■ **Parts of the exercise**:
[A] Do these statements agree with the obituary of Frank "Alec" Gould? For each, answer yes or no and quote the obituary's deciding words. (i) He was born in Harrisonburg, Virginia. (ii) His daughter Haley lives in Austin, Texas. (iii) He graduated from Davidson College in 1961.
[B] Can you resume the obituary of Frank "Alec" Gould, continuing on from its final sentence?

Frank “Alec” Alexander Gould, Jr. ’61

Frank “Alec” Alexander Gould, Jr., died peacefully surrounded by his family on September 7, 2022, at the age of 83. He was born on January 26, 1939, in Harrisonburg, Virginia. He was preceded in death by his mother, father and stepfather, Kathleen Carpenter Wine, Frank Alexander Gould, Sr., and O. Walton Wine, Sr. He is survived by his wife, Kristine “Kristy” Lee Gould of Cedar Park, Texas; his sister, Mary Carpenter Gould Coulbourn and her husband, Tom, of Richmond, Virginia; his stepbrother O. Walton Wine, Jr. and his wife, Judie, of Harrisonburg, Virginia; his daughter Amy Carpenter Nolan and her husband, Kirk, of Austin, Texas; his daughter Haley Gould Schurz and her husband, Walker, of Lusaka, Zambia; his son Lee Alexander Gould of Brentwood, Tennessee; and his son David Ballard Gould of Springfield, Missouri. He had seven grandchildren, Benjamin Nolan, Claire Nolan, Timothy Schurz, Jessica Schurz, Austin Gould, Dylan Gould, and Colby Gould. His grandchildren called him “Pops.” Alec graduated from Davidson College in 1961 and was a member of the ATO fraternity.

■ **Data provided**:
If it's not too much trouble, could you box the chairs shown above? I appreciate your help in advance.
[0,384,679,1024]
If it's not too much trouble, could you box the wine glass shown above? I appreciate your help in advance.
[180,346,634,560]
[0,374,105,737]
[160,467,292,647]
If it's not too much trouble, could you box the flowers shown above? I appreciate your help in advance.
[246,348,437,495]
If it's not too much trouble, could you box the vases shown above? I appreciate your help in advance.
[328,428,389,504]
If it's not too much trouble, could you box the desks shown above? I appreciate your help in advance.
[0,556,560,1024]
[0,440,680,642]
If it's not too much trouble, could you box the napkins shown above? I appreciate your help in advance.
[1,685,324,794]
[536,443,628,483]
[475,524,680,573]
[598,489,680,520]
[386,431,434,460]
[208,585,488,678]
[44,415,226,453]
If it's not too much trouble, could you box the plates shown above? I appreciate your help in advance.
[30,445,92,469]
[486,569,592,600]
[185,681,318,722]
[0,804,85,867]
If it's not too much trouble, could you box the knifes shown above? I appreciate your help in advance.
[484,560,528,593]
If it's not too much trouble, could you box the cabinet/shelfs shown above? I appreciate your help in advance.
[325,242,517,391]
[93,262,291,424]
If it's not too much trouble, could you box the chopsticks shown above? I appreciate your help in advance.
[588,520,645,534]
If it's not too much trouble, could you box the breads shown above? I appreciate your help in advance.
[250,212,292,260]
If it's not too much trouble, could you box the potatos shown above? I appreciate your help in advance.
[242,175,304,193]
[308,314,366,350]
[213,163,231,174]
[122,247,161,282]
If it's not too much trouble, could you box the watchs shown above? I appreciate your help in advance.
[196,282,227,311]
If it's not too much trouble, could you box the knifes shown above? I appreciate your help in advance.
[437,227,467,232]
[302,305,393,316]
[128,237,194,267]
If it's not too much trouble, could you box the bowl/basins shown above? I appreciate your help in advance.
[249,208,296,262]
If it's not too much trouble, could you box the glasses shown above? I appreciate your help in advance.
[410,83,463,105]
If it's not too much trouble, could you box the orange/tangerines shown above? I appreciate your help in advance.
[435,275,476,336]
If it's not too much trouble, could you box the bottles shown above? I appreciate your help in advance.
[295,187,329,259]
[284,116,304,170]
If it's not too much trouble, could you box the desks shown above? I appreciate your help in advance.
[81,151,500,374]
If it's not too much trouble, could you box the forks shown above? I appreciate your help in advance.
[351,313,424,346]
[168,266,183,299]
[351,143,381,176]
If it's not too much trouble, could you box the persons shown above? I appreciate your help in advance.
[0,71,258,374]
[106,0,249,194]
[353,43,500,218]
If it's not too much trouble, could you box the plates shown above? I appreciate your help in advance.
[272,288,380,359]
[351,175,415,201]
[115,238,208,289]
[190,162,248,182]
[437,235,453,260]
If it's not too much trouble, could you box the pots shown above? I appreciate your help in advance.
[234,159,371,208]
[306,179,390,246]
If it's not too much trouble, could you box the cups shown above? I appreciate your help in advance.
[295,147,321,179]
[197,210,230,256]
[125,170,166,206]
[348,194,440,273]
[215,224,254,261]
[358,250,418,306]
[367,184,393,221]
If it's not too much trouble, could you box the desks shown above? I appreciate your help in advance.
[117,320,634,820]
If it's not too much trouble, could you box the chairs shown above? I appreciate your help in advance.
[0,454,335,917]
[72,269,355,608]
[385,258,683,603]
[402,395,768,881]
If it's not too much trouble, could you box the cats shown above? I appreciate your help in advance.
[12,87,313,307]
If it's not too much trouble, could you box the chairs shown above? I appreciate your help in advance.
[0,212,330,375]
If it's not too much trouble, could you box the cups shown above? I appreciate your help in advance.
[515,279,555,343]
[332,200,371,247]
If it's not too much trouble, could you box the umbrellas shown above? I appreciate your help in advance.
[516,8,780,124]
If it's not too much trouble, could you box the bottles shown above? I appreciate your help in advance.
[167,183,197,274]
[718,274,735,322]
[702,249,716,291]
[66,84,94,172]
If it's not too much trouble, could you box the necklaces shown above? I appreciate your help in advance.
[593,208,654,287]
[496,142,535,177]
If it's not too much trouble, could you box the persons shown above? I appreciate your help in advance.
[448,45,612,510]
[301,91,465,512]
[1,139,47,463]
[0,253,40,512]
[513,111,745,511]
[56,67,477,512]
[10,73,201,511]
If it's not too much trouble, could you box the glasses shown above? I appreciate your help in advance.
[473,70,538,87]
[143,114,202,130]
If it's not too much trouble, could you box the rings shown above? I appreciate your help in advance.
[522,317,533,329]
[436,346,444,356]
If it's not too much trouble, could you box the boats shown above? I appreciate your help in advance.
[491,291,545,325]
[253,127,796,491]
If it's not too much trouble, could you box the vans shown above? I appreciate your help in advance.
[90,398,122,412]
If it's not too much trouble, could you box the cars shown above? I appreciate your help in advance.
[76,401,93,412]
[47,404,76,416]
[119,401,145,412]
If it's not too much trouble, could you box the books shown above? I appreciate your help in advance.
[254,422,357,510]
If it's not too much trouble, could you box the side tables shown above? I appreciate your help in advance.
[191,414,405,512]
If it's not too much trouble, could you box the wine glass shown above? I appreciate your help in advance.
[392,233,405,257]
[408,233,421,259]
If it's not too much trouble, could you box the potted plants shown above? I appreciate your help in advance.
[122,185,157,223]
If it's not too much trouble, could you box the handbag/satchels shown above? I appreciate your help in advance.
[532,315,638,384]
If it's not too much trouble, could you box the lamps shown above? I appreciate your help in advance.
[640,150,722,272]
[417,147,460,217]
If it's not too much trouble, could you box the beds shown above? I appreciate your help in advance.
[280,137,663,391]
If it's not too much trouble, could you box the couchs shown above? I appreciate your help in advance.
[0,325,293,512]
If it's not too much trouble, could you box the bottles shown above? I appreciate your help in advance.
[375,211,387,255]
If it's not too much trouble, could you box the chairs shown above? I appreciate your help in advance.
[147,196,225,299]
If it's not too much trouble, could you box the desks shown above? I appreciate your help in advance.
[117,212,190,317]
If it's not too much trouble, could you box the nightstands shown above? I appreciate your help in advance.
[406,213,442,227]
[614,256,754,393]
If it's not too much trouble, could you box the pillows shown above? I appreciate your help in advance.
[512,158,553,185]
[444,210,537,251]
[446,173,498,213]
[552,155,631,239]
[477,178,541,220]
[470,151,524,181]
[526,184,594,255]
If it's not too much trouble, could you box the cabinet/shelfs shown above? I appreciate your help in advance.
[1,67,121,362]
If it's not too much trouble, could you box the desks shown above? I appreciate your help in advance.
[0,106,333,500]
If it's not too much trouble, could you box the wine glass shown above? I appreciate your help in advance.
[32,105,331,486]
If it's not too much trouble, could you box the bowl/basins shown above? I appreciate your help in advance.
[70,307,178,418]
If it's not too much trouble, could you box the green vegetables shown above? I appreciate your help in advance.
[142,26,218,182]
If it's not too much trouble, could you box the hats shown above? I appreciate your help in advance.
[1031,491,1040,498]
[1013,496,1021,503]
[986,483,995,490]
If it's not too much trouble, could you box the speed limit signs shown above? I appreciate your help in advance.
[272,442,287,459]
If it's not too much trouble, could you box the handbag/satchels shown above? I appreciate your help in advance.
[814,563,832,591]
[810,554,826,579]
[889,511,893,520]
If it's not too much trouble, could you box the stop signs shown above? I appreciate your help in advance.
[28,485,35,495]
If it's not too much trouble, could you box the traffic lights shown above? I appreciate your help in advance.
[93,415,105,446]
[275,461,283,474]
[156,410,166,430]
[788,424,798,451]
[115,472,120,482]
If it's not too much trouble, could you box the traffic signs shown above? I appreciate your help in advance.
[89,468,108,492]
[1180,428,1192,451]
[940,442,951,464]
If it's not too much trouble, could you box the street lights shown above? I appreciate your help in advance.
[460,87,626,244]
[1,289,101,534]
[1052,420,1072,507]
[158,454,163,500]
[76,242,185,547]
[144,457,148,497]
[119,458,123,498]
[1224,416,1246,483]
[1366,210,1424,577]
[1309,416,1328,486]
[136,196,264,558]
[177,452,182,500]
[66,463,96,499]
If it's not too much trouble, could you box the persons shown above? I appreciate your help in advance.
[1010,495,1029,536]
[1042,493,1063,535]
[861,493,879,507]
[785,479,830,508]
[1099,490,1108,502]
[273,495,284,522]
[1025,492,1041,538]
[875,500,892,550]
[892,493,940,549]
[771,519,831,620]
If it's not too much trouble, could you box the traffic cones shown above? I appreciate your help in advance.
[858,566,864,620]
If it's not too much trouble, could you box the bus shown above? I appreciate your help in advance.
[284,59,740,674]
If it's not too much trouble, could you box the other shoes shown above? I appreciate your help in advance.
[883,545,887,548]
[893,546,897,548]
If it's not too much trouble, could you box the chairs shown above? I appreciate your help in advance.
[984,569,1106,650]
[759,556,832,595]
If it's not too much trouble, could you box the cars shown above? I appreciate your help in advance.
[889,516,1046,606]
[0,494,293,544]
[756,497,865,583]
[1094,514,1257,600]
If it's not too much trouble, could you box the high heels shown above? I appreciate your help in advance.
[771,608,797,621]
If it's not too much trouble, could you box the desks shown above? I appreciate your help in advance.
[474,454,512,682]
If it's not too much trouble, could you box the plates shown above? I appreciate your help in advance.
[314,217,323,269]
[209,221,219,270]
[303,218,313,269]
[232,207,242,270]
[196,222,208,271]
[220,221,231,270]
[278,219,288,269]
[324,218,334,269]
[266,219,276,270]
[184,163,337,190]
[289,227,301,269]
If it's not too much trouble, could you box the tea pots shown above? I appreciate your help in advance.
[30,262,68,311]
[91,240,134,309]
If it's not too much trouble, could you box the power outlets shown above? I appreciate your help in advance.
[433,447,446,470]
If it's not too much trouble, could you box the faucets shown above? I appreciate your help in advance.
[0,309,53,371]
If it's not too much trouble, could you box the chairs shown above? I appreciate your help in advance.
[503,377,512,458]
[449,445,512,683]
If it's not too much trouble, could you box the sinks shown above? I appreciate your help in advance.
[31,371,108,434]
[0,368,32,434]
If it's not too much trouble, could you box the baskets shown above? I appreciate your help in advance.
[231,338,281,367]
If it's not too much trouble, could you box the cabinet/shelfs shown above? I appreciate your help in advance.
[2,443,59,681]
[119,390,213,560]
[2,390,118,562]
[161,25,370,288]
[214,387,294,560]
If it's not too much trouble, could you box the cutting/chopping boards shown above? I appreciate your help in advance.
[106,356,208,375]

■ **Results**:
[A]
(i) Yes: "He was born on January 26, 1939, in Harrisonburg, Virginia."
(ii) No: "his daughter Haley Gould Schurz and her husband, Walker, of Lusaka, Zambia"
(iii) Yes: "Alec graduated from Davidson College in 1961"

[B]
He began his career with the National Park Service as a ranger/historian at Colonial National Park in Yorktown, Virginia in 1962. After working four years at Fort Donelson National Military Park in Tennessee, he returned to Colonial as an interpretive supervisor. In 1970, he moved to Appomattox Court House, Appomattox, Virginia as Superintendent where he started a living history program that continues today. As Superintendent of Lyndon B. Johnson National Historical Park from 1972-1981, in Johnson City, Texas, he worked with President and Mrs. Johnson to develop the LBJ Ranch as a historic site with cattle operations and an interpretive bus tour. His next superintendency was at Buffalo National River in Harrison, Arkansas. In 1987, he worked as a deputy regional director in Philadelphia, Pennsylvania helping to oversee parks in Pennsylvania, Maryland, Delaware, West Virginia, and Virginia. Alec returned to Colonial National Historical Park in Yorktown, Virginia in 1989 as Superintendent and retired from the National Park Service in 2011, after a 42-year career.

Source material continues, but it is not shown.